I am designing a shift key detector.I wrote a test bench. The test showed that my implementation was incorrect.
Here is the simulation in ModelSim.
The red line indicated UNDEFINED. This behavior only occurred twice.
What puzzled me is: why is there such a big gap between those two values? If you look at the test bench, the 3rd and 4th procedures are using the format used for the 1st and 2rd.
Test bench is here: http://pastebin.com/BJVFFgGr
The detector code is here: http://pastebin.com/di42FLqT
As you can see. I have two states in my design. PS2 receiver will filter and generate clean 8-bit make code when a key is pressed (or released). The break code is simply F0 follow by the make code of the key just released. My state machine uses two extra bits to keep track of which shift key has been pressed.
I went through debug, and when we entered the 3rd test values, SHIFT = U instead of 1 from the previous value.
-- release left shift
hex <= "11110000";
wait for 5 ns;
clk <= NOT clk;
wait for 50 ns;
clk <= NOT clk;
wait for 50 ns;
hex <= "00010010"; <----- when I am here shift is already U
wait for 5 ns;
clk <= NOT clk;
wait for 50 ns;
clk <= NOT clk;
wait for 50 ns;
if (shift /= '0')then
error <= '1';
end if;
left_pressed and right_pressed are signals, not variables. So they should have the a value at any instance. If one of them changes, the connection to shift signal will be updated automatically.

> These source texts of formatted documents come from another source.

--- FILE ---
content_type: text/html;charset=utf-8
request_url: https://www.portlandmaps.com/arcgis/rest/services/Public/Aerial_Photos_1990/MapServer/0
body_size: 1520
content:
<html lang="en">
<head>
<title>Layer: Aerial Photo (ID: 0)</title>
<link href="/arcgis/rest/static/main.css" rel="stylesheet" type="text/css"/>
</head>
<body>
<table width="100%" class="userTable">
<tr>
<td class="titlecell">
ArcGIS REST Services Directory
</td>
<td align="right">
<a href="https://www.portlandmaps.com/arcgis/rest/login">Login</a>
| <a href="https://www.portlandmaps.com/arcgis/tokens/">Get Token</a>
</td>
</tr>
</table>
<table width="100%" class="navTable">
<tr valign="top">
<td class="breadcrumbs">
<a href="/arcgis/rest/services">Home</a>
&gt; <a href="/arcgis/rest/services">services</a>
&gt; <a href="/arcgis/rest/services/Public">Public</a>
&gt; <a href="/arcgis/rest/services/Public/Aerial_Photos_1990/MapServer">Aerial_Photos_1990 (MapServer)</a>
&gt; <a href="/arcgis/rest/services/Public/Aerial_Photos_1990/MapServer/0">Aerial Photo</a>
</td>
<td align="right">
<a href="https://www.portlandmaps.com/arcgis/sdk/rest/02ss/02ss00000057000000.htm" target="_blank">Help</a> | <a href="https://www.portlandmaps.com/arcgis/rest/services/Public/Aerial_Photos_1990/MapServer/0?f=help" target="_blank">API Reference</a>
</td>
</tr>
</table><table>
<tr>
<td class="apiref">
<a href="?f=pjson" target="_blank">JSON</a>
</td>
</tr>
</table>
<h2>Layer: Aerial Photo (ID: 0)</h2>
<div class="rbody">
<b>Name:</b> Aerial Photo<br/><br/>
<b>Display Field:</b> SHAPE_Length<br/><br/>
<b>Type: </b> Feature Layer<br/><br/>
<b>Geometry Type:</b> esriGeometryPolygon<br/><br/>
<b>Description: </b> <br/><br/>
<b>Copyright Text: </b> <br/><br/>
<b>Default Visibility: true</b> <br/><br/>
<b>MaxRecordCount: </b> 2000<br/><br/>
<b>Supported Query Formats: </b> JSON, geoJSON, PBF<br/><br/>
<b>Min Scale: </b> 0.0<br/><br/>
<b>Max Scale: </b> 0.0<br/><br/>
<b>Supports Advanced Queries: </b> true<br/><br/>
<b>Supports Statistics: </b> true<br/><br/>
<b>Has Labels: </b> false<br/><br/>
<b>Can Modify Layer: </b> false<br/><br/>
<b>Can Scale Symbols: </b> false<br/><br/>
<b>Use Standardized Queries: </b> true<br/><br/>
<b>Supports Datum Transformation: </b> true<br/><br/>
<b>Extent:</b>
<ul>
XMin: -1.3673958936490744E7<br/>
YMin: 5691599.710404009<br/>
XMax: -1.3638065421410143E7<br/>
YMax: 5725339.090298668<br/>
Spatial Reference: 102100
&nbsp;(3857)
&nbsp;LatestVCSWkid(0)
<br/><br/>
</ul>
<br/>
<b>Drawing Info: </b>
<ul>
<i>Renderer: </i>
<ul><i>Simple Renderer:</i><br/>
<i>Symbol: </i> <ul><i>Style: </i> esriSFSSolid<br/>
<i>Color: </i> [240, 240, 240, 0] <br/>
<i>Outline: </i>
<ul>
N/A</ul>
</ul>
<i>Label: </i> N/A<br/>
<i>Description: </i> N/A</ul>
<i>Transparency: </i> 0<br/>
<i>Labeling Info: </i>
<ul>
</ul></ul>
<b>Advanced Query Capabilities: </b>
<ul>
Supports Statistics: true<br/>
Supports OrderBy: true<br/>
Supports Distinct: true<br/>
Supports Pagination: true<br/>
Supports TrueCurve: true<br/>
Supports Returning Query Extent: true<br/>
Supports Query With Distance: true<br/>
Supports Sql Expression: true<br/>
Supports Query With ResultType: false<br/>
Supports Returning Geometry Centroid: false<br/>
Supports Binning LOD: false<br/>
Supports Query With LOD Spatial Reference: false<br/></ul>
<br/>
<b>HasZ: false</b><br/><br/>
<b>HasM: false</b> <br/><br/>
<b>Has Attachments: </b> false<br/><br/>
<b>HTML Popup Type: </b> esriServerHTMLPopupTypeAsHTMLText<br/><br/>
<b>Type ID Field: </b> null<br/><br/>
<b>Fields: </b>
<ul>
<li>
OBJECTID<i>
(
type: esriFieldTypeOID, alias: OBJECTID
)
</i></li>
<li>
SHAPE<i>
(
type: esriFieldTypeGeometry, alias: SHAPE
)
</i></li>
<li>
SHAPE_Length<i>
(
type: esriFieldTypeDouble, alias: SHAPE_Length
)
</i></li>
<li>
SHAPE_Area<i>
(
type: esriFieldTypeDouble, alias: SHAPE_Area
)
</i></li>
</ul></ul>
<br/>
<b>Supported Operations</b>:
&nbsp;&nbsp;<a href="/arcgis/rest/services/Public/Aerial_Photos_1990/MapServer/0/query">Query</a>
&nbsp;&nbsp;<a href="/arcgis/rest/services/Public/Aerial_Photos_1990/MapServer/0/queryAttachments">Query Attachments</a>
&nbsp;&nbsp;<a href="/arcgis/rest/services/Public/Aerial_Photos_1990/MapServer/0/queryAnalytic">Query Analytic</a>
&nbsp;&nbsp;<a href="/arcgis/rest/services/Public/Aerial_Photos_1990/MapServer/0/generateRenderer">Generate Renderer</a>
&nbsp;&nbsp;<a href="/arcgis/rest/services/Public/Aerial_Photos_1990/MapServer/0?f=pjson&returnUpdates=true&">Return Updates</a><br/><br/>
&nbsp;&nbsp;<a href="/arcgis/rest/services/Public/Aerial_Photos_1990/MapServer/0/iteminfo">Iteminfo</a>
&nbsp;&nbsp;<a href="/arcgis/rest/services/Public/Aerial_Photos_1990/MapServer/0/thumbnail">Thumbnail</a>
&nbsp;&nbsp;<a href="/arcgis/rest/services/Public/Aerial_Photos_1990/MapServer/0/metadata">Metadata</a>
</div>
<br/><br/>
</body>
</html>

Can someone please help me? Thanks.
Thanks.
I expect you're getting the 'U' output because
shift <= left_pressed or right_pressed;
and right_pressed is undefined, so when left_pressed becomes '0' the 'U' in right_pressed shows through.
Remember that
1 or x == 1
0 or x == x
where x can be '0', '1', 'U', 'X', 'Z', '-', 'H', 'L'
There are a few problems with your code that stand out to me
At the moment left_pressed and right_pressed are latches as they will carry their value from one cycle to the next in some conditions, but they're not in a clocked process. If you want them to be plain signals, then you need to give them default values at the start of the process. If you want them to be registers, they need to be in a clocked process.
This is also true of next_state. It should have a default value.
next_state <= current_state;
current_state needs to be in the sensitivity list of the asynchronous process.
Use a separate process to generate your clock in your test bench. At the moment it's mixed in with the stimulus which is messing up your clock period. It also makes it difficult to read.
process p_clkgen
begin
repeat begin
clk <= NOT clk;
wait for 50 ns;
end;
end process;
Then the other process is only dealing with when the input transitions. (I can't remember if repeat is a valid keyword in VHDL, but you get the idea)
I suspect your thinking about your state is mixed up. Probably the state should be that the left or right shift key is pressed, and a make or break on each of them is the transition between states. I think this mix-up is part of the reason why left_pressed and right_pressed are currently latches.